En materia sanitaria, la cumbre insistió en avanzar hacia una autosuficiencia regional en vacunas y medicamentos, con una alianza birregional que impulse la innovación y la transferencia tecnológica. También se reafirmó la necesidad de gestionar la migración de forma ordenada y segura, con responsabilidad compartida y respeto a los derechos humanos.
Transformación digital, educación y cultura: los nuevos pilares del vínculo
La transformación digital fue otro punto central. Los mandatarios acordaron promover una inteligencia artificial ética y responsable, fortalecer las infraestructuras digitales y avanzar en la Alianza Digital UE-ALC, lanzada en 2023. Asimismo, se comprometieron a combatir la desinformación y los discursos de odio en línea.
En educación e investigación, se ratificó la Nueva Agenda de Cooperación en Investigación e Innovación, y se impulsarán programas como Erasmus+ y Horizonte Europa para fomentar el intercambio académico y científico.
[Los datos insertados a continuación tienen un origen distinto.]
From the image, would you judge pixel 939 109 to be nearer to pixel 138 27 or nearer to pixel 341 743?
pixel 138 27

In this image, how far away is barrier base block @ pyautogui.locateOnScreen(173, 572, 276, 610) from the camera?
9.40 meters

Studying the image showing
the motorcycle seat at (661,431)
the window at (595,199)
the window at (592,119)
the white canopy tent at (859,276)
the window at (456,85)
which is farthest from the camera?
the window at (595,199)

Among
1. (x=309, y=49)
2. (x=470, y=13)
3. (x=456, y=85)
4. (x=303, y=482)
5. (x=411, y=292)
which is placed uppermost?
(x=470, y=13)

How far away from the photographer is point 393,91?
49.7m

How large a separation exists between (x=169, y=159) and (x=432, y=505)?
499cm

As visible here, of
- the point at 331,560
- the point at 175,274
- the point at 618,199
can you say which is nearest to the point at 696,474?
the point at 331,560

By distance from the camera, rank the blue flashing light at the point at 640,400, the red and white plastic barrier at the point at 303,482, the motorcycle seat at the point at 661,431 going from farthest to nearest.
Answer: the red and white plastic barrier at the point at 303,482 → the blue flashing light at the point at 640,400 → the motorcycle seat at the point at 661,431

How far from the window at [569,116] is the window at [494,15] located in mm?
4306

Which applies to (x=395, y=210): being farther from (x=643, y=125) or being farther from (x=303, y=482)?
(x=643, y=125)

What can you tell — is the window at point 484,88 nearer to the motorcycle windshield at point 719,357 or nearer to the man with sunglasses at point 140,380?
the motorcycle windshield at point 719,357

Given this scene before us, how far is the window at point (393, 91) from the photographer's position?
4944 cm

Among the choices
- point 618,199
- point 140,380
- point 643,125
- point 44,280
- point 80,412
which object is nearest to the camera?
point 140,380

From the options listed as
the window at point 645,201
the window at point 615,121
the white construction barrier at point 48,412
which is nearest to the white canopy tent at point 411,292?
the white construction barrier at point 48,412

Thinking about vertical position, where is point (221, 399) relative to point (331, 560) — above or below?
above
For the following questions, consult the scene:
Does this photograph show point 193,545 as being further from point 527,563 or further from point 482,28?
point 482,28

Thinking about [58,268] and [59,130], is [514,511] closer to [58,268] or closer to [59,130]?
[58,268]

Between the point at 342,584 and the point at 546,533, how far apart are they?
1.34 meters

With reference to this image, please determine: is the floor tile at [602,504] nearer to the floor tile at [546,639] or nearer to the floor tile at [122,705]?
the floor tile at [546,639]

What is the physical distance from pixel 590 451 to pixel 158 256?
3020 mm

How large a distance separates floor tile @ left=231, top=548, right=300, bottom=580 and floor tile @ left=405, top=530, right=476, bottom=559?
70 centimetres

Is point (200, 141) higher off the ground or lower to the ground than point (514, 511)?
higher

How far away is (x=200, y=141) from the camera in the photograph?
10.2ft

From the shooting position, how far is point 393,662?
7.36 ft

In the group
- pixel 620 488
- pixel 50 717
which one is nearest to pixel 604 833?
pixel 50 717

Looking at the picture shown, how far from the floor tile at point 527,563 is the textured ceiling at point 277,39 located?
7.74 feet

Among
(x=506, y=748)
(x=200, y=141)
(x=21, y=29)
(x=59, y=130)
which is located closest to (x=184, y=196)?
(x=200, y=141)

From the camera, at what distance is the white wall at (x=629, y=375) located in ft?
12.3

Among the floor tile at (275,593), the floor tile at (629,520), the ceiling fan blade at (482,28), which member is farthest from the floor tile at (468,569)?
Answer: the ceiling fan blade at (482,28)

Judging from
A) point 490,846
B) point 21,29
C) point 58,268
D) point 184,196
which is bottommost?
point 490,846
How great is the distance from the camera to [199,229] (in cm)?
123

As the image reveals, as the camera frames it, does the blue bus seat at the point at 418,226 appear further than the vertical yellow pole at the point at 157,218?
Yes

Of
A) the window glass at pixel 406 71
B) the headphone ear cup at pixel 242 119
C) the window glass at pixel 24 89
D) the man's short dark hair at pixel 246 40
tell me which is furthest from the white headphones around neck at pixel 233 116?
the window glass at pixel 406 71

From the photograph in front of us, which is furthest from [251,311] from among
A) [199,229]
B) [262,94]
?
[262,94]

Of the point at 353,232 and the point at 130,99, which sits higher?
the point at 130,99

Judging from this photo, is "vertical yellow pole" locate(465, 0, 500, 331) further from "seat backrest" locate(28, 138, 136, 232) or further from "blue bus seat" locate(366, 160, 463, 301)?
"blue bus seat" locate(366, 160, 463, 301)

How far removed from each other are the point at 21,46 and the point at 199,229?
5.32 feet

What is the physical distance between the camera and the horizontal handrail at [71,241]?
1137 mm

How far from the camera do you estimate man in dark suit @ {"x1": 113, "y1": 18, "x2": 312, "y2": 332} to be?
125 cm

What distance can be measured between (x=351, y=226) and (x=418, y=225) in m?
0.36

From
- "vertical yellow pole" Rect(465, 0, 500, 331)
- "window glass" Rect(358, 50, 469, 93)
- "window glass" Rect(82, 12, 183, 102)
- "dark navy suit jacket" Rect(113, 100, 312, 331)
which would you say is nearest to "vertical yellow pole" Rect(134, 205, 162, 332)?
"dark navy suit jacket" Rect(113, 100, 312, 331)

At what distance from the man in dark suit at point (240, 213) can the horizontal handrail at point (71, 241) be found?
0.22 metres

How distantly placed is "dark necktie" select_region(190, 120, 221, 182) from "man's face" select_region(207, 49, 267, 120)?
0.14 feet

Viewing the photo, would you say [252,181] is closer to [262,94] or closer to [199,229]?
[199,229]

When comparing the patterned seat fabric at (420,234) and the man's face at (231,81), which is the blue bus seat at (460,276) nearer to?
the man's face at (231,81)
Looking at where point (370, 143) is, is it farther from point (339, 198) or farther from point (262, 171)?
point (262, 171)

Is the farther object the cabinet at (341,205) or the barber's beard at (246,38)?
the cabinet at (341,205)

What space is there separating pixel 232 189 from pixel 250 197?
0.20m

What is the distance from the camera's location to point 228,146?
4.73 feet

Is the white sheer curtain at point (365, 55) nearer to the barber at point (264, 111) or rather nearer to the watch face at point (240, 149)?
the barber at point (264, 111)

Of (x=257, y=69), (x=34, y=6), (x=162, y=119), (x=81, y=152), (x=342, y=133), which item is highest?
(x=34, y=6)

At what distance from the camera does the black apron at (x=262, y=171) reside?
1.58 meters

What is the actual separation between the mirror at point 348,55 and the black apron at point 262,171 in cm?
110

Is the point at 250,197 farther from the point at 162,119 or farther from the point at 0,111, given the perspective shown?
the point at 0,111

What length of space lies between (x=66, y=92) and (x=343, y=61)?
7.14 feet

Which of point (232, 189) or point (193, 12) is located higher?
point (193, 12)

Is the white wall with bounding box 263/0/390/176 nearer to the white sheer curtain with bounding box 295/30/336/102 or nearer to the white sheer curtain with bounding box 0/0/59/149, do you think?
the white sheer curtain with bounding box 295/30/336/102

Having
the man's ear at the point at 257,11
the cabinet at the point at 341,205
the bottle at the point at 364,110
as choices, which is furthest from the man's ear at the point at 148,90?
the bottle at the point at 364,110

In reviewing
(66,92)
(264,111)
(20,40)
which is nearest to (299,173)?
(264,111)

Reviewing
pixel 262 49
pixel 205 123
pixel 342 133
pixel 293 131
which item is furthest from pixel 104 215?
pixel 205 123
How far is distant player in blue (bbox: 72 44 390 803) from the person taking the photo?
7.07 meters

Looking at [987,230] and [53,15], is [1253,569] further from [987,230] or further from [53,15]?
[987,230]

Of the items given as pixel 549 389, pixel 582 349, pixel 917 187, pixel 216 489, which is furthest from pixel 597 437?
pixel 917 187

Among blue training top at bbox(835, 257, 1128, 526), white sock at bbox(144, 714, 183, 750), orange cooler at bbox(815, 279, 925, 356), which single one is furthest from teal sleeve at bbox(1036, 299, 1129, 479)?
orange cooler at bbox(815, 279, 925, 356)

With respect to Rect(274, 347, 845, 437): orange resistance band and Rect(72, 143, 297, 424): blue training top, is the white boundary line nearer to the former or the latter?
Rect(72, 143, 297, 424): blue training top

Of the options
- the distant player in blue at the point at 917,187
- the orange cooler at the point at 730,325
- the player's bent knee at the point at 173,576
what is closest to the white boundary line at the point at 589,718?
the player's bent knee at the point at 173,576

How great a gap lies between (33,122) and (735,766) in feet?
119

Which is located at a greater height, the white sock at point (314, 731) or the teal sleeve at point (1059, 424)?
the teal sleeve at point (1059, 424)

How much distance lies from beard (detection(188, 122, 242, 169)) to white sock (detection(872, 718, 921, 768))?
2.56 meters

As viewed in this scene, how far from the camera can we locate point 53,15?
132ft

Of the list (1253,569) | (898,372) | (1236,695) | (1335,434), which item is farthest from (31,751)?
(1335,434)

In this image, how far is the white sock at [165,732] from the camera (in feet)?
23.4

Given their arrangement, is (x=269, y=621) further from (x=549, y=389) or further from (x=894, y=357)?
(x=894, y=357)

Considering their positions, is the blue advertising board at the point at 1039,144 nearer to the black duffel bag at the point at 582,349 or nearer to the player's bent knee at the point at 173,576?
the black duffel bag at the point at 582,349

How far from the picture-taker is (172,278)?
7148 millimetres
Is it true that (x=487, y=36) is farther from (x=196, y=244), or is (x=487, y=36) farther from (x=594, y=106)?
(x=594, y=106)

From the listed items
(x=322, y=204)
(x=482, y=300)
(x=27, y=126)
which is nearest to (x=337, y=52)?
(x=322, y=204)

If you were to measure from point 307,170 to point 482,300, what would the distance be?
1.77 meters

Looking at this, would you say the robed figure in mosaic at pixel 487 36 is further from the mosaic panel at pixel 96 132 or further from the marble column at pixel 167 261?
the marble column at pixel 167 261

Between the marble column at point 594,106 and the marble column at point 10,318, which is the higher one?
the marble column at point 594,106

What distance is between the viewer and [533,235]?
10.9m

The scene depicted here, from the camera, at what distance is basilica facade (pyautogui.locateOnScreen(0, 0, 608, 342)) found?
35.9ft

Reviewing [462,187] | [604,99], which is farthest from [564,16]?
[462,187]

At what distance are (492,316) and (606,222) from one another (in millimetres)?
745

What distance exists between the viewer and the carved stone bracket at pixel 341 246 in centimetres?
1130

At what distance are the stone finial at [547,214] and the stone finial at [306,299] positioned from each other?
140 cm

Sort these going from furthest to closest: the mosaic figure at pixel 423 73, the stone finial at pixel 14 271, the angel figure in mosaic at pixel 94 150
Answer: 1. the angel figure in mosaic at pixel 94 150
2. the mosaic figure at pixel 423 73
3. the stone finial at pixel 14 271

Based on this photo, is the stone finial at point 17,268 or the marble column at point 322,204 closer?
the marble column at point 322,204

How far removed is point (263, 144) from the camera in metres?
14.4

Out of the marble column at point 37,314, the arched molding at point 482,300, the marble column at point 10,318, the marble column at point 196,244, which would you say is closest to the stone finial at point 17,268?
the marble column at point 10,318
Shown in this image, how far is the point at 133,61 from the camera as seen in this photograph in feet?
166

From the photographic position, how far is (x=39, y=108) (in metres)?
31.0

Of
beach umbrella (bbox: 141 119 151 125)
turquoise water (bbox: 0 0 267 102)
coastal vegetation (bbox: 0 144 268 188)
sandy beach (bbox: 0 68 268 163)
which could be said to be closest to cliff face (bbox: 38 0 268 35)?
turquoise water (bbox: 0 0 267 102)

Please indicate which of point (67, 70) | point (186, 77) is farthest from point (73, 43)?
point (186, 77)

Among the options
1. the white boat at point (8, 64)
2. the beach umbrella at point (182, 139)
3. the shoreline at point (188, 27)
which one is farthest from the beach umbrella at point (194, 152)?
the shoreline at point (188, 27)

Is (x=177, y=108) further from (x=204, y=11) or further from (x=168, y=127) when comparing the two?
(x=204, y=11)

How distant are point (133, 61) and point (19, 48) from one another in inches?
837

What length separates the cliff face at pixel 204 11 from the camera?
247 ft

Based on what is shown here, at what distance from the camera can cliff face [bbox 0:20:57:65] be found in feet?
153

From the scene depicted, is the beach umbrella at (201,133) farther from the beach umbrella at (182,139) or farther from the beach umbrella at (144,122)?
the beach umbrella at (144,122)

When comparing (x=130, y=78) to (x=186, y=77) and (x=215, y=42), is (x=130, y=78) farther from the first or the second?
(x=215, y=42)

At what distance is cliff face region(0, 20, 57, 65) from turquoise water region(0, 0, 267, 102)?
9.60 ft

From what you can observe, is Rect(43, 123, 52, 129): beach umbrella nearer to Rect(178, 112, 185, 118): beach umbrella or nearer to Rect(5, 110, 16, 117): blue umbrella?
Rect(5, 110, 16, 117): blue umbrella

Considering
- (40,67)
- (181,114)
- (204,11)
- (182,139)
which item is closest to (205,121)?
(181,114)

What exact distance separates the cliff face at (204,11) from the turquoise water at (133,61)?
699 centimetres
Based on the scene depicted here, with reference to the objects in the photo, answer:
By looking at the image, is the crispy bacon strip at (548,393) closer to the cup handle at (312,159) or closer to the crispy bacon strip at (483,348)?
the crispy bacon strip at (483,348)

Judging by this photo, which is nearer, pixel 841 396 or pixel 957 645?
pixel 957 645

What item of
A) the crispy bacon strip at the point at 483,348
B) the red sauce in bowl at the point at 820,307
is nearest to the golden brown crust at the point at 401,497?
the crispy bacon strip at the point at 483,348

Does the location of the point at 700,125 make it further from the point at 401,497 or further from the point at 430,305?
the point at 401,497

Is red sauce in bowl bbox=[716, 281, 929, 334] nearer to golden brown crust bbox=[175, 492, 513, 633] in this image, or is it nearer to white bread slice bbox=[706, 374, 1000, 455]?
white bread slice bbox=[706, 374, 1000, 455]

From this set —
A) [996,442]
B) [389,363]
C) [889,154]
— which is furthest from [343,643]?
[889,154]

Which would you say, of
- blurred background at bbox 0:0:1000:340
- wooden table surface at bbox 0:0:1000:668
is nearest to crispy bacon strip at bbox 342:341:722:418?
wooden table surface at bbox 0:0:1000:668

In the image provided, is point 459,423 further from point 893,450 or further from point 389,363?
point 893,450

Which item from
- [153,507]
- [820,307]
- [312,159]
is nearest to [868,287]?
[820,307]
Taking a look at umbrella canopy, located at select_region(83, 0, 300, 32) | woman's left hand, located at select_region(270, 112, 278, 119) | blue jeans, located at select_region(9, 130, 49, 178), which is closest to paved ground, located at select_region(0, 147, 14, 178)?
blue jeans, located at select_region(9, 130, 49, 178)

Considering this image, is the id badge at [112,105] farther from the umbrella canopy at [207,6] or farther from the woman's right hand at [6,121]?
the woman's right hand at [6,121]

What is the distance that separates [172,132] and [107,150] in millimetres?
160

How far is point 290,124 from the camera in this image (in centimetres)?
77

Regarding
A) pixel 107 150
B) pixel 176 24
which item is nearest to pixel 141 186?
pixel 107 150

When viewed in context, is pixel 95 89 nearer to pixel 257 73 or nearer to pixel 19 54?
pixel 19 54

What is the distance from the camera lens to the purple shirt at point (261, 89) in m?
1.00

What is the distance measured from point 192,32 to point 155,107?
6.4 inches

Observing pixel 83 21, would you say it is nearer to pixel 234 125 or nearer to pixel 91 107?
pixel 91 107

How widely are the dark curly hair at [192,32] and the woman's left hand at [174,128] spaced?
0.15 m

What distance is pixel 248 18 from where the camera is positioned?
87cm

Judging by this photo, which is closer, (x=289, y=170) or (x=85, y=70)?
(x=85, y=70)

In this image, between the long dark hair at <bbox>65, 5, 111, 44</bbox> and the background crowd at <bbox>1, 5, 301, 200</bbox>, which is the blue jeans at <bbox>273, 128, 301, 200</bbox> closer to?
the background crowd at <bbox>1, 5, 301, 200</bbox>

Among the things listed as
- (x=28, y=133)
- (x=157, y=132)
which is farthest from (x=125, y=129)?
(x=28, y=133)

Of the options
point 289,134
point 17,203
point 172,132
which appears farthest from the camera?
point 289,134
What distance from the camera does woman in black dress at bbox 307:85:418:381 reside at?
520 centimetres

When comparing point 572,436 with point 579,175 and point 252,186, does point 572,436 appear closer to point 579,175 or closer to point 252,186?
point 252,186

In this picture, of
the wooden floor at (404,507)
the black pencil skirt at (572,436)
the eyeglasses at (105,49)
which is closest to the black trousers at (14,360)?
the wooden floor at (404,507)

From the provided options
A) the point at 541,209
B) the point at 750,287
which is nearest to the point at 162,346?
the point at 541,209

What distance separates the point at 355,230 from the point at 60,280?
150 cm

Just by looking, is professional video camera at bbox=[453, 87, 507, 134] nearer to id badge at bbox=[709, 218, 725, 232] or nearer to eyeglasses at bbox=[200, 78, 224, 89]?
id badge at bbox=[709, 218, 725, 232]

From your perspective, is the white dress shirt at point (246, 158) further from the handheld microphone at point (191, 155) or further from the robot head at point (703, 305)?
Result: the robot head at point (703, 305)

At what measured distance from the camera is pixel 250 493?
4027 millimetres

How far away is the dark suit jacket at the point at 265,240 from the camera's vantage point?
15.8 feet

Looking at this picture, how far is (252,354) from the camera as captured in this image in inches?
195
La declaración también resalta la importancia de las industrias culturales y creativas como motor de desarrollo sostenible, y celebra que 2026 será el “Año Conmemorativo del Bicentenario del Congreso Anfictiónico de Panamá”.
Un cierre con mirada hacia 2027
La Cumbre Celac-UE concluyó con el anuncio de la próxima cita en Bruselas en 2027, donde se evaluará el avance de la Hoja de Ruta 2025-2027. Los líderes agradecieron a Colombia por su hospitalidad y liderazgo en la organización del encuentro, que se desarrolló bajo el lema de “Alianzas para un futuro sostenible y equitativo”.
Con acuerdos que abarcan desde la transición energética hasta la cooperación digital y la paz regional, Santa Marta se consolidó como escenario histórico de una cumbre que renueva los lazos entre Europa y América Latina, y marca un punto de inflexión en su relación política, económica y ambiental.